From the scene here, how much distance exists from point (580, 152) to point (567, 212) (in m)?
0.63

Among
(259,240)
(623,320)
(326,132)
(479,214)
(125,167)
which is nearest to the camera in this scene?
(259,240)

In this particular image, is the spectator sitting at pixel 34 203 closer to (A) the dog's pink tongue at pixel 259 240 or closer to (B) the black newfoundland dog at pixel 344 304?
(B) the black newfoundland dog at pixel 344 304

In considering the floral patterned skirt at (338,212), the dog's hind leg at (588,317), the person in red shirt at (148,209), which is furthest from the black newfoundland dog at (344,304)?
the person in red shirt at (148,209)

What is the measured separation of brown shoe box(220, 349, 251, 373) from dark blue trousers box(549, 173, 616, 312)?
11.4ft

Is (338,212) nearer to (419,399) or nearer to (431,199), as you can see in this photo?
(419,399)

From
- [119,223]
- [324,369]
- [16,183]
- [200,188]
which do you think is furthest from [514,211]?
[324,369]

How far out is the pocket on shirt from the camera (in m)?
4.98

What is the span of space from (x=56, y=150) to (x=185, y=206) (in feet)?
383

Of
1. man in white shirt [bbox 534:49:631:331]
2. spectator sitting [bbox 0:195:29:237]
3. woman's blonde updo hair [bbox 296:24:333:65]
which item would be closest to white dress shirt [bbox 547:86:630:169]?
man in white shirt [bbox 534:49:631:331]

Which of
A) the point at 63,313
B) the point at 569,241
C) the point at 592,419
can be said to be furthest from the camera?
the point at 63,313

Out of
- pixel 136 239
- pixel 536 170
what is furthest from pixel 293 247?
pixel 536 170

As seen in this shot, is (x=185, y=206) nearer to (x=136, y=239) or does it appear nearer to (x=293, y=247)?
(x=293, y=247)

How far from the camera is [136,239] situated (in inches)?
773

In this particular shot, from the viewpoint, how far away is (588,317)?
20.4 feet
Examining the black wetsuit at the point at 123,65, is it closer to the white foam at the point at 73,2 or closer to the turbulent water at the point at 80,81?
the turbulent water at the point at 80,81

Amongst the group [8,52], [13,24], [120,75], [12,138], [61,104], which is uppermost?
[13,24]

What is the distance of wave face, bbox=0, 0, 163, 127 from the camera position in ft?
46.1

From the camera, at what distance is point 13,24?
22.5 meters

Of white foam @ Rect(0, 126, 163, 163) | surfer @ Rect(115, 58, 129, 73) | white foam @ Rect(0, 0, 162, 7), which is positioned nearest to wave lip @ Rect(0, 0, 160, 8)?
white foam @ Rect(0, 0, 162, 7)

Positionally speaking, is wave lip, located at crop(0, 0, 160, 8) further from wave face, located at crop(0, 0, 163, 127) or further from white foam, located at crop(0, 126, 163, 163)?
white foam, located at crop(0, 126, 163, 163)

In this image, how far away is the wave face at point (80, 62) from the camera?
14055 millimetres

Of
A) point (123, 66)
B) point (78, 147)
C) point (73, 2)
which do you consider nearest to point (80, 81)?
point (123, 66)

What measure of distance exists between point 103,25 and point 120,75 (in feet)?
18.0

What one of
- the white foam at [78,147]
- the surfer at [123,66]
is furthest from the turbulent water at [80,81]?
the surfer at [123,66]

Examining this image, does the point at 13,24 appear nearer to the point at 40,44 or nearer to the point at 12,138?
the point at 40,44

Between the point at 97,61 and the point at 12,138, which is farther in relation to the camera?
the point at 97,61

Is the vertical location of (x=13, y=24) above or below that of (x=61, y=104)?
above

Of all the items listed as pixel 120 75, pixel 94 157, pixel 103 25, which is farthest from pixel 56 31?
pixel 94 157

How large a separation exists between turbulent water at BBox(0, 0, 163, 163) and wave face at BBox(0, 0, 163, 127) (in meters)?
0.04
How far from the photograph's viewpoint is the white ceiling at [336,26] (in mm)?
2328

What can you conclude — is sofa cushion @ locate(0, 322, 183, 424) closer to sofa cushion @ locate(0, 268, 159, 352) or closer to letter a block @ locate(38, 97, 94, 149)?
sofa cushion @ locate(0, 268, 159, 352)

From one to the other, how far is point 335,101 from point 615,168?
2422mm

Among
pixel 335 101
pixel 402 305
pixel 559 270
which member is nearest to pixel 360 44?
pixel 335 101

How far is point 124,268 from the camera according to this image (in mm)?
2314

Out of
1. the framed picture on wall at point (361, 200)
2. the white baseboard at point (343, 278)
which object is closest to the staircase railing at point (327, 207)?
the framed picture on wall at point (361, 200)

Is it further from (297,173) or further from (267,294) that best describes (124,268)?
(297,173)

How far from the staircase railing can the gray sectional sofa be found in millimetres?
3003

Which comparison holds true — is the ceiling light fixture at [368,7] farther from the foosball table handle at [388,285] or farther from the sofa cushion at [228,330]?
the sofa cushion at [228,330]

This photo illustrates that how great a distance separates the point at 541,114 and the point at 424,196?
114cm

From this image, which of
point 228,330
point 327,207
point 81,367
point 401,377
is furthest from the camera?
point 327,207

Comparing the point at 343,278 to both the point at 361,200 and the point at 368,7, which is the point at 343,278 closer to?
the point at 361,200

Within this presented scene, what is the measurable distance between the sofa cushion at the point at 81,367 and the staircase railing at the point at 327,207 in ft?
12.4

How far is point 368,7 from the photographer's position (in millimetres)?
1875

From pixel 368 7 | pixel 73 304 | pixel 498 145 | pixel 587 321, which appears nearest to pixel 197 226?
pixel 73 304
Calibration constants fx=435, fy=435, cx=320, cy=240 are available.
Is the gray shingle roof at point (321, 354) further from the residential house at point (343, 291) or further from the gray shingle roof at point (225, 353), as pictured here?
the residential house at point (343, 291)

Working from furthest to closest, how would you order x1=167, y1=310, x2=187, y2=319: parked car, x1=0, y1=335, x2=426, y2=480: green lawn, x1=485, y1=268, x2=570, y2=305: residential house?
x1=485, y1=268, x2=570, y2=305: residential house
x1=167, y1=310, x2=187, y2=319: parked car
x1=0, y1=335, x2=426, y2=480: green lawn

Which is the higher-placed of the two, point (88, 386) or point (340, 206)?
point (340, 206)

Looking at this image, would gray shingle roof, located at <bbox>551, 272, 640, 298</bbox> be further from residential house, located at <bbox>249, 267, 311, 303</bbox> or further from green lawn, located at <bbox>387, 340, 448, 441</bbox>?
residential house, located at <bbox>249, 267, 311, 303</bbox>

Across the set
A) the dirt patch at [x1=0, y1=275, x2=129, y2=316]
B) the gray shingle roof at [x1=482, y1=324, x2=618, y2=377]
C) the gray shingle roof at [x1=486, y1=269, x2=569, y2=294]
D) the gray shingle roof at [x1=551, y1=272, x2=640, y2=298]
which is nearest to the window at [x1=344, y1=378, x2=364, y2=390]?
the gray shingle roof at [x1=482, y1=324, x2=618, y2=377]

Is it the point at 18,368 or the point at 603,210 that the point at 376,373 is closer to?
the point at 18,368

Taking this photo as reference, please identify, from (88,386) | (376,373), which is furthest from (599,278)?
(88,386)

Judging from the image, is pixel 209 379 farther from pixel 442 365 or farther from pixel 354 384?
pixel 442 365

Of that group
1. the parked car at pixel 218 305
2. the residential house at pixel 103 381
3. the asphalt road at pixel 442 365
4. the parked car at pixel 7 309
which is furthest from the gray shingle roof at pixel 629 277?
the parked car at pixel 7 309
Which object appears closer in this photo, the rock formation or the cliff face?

**What is needed**
Rewrite the items starting with the line that contains "What is the distance" and going on through the line that contains "22.5 meters", replacing "camera" with "viewpoint" and leaving all else unchanged.

**Solution to this task**
What is the distance of wave face, bbox=0, 0, 163, 127 from the viewpoint position in ft?
46.1

From the viewpoint, at what distance is point 13,24?
22.5 meters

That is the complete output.